Background and Purposes. Endoscopic resection has been worldwide recognized as a treatment strategy for early esophageal lesions. The occurrence of esophageal stricture after endoscopic resection will reduce the quality of life of patients. This study will evaluate the efficacy and safety of steroids in the prevention of esophageal stricture after endoscopic resection and the influence of different steroid administration methods. Methods. In the relevant literature database, literature from 2008 to 2018 is retrieved by using preset keywords, the search results are carefully screened, and the conclusion of the literature is synthesized to form arguments and draw conclusions. Results. 73 articles met our requirements. Oral steroid administration, not prophylactic endoscopic balloon dilation alone, was effective in preventing esophagostenosis after esophagoscopic treatment and reducing the number of repeated endoscopic balloon dilations even after extensive endoscopic resection.
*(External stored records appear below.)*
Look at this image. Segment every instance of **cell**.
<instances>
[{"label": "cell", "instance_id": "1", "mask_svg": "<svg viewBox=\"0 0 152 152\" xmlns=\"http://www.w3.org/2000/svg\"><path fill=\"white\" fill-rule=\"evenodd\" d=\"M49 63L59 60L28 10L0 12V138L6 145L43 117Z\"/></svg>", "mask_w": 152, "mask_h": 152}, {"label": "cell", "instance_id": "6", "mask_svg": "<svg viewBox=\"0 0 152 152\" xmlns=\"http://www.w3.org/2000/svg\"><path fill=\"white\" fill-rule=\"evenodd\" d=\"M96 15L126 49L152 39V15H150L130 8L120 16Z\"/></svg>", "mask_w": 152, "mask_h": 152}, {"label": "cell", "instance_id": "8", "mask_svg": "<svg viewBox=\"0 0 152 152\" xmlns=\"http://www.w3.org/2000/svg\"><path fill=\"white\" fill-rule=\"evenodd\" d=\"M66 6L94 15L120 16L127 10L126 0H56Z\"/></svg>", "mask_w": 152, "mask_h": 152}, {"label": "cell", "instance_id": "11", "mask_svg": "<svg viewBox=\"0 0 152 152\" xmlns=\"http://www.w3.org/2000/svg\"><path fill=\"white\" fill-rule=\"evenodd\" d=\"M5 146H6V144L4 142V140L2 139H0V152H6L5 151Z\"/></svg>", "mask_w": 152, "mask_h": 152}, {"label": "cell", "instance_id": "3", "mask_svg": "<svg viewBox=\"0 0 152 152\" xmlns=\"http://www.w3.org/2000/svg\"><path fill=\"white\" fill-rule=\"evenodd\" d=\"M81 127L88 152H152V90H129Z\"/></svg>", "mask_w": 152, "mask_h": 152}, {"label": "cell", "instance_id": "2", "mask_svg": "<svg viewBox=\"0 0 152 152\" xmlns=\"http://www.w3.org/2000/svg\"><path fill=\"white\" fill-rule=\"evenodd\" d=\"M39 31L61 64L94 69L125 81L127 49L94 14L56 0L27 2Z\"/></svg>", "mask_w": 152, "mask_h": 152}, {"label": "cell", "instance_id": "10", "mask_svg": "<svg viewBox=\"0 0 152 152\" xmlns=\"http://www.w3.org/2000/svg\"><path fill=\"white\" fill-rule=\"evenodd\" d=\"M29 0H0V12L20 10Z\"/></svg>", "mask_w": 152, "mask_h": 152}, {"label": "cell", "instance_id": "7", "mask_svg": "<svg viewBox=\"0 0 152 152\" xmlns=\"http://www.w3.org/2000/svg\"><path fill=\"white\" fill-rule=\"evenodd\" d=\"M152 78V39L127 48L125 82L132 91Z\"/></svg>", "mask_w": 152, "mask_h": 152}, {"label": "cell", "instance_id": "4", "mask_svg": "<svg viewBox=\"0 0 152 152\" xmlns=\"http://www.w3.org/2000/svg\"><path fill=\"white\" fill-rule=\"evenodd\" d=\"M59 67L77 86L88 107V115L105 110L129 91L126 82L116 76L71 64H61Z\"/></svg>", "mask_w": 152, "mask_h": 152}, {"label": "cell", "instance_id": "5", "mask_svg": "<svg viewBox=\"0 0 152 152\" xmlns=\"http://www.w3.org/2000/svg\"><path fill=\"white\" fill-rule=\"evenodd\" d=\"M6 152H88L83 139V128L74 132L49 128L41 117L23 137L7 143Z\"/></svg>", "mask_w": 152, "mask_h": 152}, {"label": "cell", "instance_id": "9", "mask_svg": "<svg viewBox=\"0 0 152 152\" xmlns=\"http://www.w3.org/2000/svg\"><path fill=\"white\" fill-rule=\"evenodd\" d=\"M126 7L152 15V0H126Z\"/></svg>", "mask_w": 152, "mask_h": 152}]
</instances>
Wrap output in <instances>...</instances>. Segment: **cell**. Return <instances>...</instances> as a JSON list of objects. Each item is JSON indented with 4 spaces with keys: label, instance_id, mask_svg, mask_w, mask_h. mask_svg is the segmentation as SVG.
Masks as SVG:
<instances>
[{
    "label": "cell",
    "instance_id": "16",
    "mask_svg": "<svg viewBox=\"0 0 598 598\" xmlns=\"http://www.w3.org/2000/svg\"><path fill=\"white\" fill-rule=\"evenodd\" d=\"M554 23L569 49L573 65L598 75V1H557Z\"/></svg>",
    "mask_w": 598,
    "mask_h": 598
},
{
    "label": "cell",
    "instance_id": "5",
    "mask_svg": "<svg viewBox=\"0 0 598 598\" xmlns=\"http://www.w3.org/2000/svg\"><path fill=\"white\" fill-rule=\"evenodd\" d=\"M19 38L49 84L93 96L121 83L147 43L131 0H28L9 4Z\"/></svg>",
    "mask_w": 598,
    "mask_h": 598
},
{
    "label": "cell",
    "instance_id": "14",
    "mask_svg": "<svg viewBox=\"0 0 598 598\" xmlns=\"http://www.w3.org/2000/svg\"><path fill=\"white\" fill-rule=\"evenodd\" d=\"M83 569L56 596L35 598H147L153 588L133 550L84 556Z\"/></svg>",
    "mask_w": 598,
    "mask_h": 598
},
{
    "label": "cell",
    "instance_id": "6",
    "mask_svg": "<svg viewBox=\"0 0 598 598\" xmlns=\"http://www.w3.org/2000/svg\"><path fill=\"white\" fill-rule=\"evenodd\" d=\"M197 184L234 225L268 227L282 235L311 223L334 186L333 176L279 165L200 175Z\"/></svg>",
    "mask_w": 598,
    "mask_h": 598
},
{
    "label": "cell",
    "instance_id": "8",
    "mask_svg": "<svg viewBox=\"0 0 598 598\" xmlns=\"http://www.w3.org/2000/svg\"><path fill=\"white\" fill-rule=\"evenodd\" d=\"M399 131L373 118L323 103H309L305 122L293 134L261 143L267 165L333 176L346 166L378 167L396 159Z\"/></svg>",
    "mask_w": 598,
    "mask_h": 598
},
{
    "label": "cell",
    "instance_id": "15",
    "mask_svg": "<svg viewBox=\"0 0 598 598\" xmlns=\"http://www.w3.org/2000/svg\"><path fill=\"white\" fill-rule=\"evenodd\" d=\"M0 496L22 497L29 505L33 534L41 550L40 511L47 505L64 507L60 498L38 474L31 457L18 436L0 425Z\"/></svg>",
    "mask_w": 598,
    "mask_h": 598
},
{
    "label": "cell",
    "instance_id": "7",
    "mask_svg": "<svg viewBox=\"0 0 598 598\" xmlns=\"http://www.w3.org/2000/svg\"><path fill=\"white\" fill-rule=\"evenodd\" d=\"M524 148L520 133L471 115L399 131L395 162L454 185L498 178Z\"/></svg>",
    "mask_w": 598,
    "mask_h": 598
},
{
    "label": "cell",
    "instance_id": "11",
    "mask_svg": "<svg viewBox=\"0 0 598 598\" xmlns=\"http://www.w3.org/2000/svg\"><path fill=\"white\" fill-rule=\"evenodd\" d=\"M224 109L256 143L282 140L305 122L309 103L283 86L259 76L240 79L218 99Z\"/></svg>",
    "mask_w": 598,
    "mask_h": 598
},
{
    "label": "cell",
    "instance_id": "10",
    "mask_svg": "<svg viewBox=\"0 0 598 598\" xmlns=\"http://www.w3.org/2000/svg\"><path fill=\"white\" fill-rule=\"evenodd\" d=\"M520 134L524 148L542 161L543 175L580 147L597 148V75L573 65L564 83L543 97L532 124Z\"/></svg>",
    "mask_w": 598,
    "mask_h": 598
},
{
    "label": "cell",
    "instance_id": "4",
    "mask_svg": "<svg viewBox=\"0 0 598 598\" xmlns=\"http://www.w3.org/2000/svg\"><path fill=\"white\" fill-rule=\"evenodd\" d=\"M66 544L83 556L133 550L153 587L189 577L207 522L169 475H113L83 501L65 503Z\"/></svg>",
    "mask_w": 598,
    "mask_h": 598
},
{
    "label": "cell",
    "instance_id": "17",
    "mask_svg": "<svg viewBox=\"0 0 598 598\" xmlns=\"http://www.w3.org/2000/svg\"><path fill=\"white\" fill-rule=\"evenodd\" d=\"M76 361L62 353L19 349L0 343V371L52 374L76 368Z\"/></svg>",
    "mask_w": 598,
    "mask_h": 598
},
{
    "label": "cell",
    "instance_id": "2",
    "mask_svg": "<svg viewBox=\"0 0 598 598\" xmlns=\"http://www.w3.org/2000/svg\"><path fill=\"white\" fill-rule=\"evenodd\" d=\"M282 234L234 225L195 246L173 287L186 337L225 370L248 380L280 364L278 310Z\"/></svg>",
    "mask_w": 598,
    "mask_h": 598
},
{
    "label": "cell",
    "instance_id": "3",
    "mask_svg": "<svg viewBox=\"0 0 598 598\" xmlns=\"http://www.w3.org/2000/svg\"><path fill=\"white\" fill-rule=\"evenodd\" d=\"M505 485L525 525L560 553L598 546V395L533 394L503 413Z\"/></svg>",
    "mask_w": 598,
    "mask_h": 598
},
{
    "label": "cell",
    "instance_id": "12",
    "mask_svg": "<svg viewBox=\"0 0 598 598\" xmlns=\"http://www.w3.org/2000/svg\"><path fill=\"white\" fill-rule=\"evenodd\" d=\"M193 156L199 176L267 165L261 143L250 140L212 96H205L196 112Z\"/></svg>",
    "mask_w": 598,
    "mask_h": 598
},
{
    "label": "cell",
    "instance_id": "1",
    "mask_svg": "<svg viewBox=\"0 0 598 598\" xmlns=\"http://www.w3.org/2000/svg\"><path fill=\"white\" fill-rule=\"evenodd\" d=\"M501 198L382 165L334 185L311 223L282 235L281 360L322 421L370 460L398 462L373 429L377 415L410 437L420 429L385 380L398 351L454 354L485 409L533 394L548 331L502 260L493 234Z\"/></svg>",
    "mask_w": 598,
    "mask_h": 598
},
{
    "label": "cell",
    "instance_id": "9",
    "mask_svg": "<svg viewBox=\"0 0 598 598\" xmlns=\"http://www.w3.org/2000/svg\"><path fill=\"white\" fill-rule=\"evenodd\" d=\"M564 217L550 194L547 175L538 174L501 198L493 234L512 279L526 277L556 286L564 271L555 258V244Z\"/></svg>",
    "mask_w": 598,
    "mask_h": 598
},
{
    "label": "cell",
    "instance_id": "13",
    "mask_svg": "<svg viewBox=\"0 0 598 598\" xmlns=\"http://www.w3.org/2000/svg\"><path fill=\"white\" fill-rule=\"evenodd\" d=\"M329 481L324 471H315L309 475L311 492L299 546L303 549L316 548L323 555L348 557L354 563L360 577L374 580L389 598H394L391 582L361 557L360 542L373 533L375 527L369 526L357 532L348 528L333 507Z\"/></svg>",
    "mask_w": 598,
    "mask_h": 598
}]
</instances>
Local steroid injection is useful and economy for preventing esophageal stricture, even though it may raise the risk of perforation during dilations. A wider range of circumferential mucosal defects is an independent predictor for stricture formation for patents given preventive steroid injections after endoscopic submucosal dissection. For complete circular mucosal defect, the further researches are essential to investigate the role of local steroid injection. The effect of other methods such as steroid gel, intravenous infusion of steroid, and novel steroid filling methods require more confirmation. Conclusions. Therefore, steroids play an irreplaceable role in preventing esophageal stricture after endoscopic resection. Oral and local injections of steroids are the two most acceptable methods and more prospective studies are needed to compare the effectiveness and safety of these two methods.